■ 分析対象の文章:
***
今年、京都の街にイノシシの出没が相次ぎました。

 12月上旬には京都・東山の学校にイノシシ2頭が侵入し校内が一時騒然となりました。5月にはウェスティン都ホテル京都のロビーに、6月には京大の学生寮に。京都だけではなく、最近は市街地を猛進するイノシシが目立ちます。臆病で警戒心が強いとされるのに、なぜ市街地に現れるでしょうか。イノシシ研究歴28年の専門家に聞いてみました。

 観光客に人気の寺などが多くある京都市東部の東山のふもとにある東山中学・高校にイノシシが迷い込んだのは12月4日。校舎の玄関のガラス戸を割るなどして逃げ回り、校内では「大捕物」が繰り広げられました。生徒がスマートフォンで撮影した映像には校舎の1階でゴミ箱をあさるシーンがありました。

 「犬並みの嗅覚があり、弁当の食べ残しなど油の臭いに引き寄せられます」

 イノシシの行動などを研究する西日本農業研究センターの被害対策技術グループ長・江口祐輔さん(48)は相次ぐ市街地出没は「人災」であると話します。

 「山がすみかであるイノシシは冬になりエサがなくなると、死ぬ個体も多くなります。それが自然の摂理です」。ところが少子高齢化が進み、里山に無人の田畑などが増え、生息数が増加したそうです。「放置された農地、果樹園などがあれば、それがイノシシの餌場となります」。さらに餌を求めて行動範囲を広げ、街へ出没するといった構図です。街のなかに放置された生ゴミなどが「餌場」になります。いわば人間が無意識のうちに餌付けしているわけです。
***
■ 元データ:
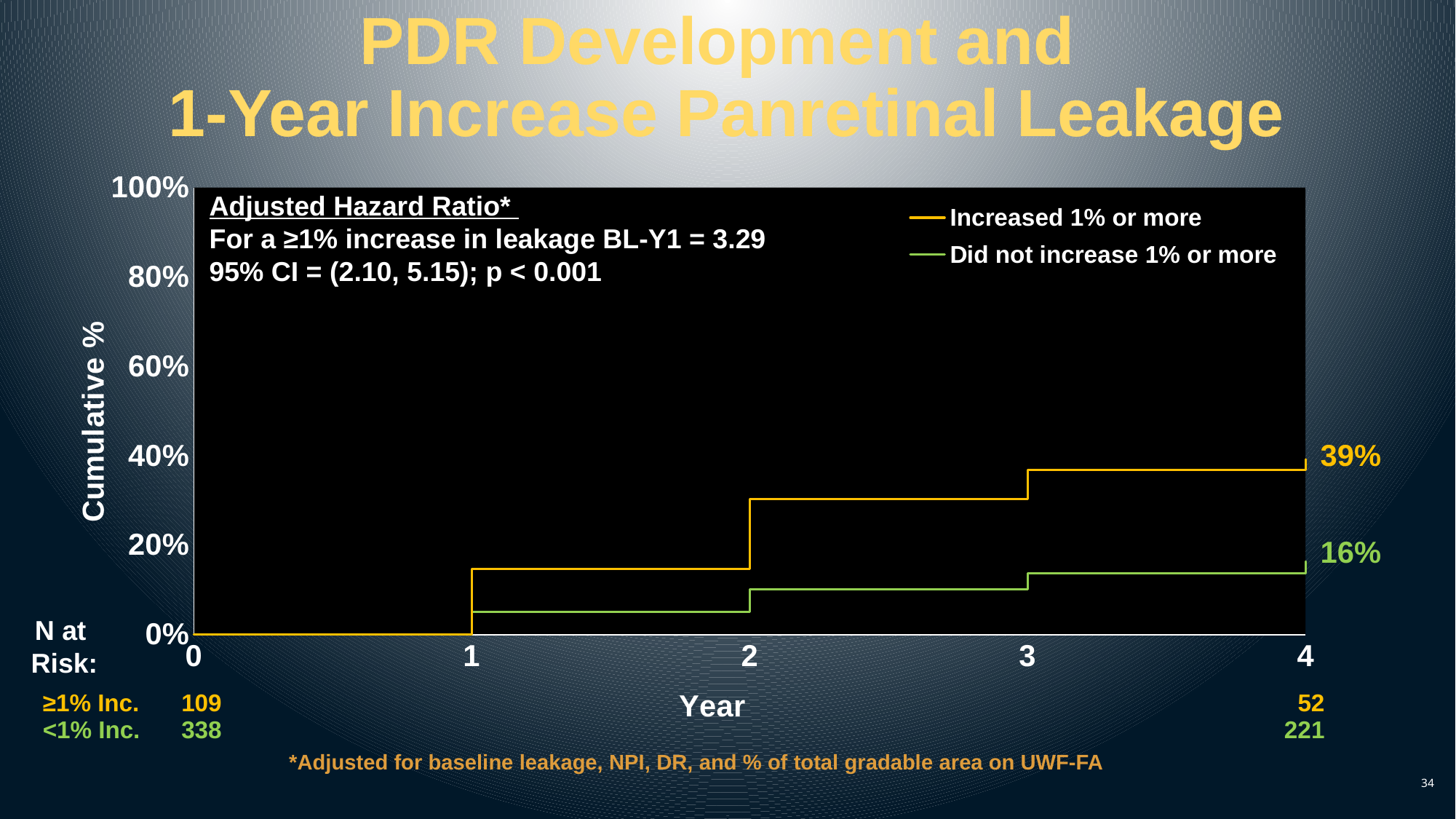
Which group has the higher cumulative % at year 4? Increased 1% or more What is the difference between the year-4 cumulative % of the 'Increased 1% or more' group and the 'Did not increase 1% or more' group? 23 percentage points Is the value for the 'Did not increase 1% or more' group at year 2 greater or less than 20%? less What is the cumulative % at year 4 for the 'Increased 1% or more' group? 39% How many year tick marks are shown on the x axis? 5 How many series does the legend list? 2 What colour is the line for the 'Did not increase 1% or more' group? Green What is the number at risk at year 0 for the ≥1% Inc. group? 109 Do the cumulative % values rise or fall as the year increases? Rise What is the cumulative % at year 4 for the 'Did not increase 1% or more' group? 16% What kind of chart is shown on the slide? Line chart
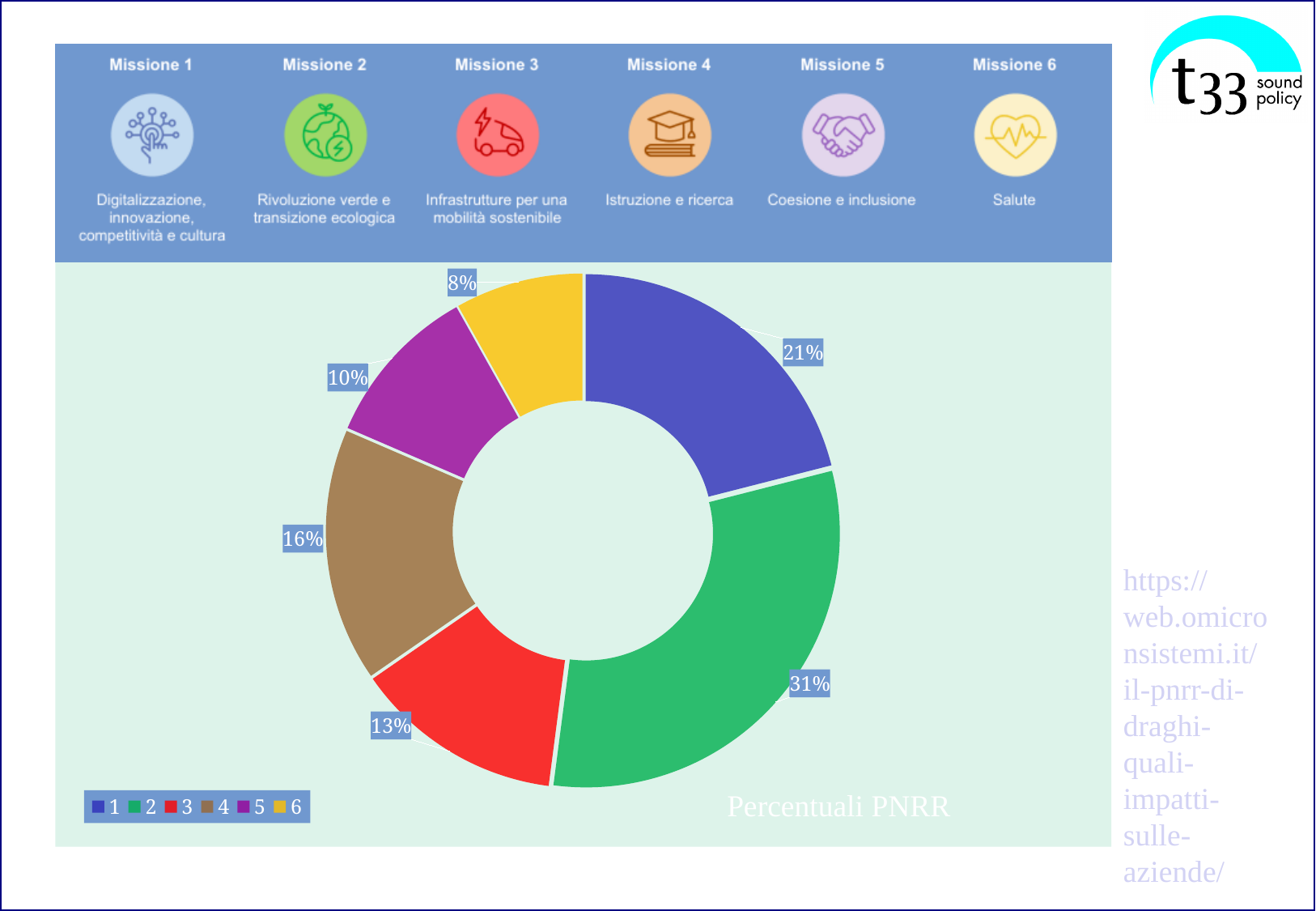
What is the value shown for category 1 in the doughnut chart? 21% What colour is used for category 5 in the chart? purple What percentage is shown for category 4? 16% Which category has the smallest share in the chart? 6 What is the title of the chart? Percentuali PNRR What is the difference in percentage points between category 2 and category 1? 10 What kind of chart is shown on the slide? doughnut chart What percentage is shown for category 6? 8% Which is larger, the share for category 3 or the share for category 5? 3 Which category has the largest share in the chart? 2 How many categories does the chart show? 6 What share of the doughnut chart does category 2 represent? 31%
***
■ 課題の内容: 京都の市街地に出没するイノシシについての文章を、最後の文の後から書き続けなさい。 データはこの課題とは関係がありません。

■ 解答:
 ただ街には人間もいます。イノシシは警戒心が強いはずなのになぜ? 「臆病で慎重ですが、いったん人に慣れたら大胆不敵になります。学習能力が高いですね」。街に餌があり、そこまで行っても大丈夫と分かると、出没するようになるそうです。

 生徒のスマホの映像には食堂のガラスめがけて何度も突進する様子もありました。猪突(ちょとつ)猛進、そんなイメージがありますが、江口さんは言います。「モノや人間に突進するのは追いつめられてパニックが頂点に達した異常事態での行動です」。攻撃ではなく逃げるためで、人間への突進は「股の下を通って逃げようとしている」そうです。てっきり食堂ですから「ぼたん鍋」の恐怖を感じたのかと…。

 自衛策として生ゴミを放置しないなども考えられます。市街地への出没は人間とイノシシとの付き合い方が問われています。【松浦隆司】(ニッカンスポーツ・コム/コラム「ナニワのベテラン走る~ミナミヘキタヘ」)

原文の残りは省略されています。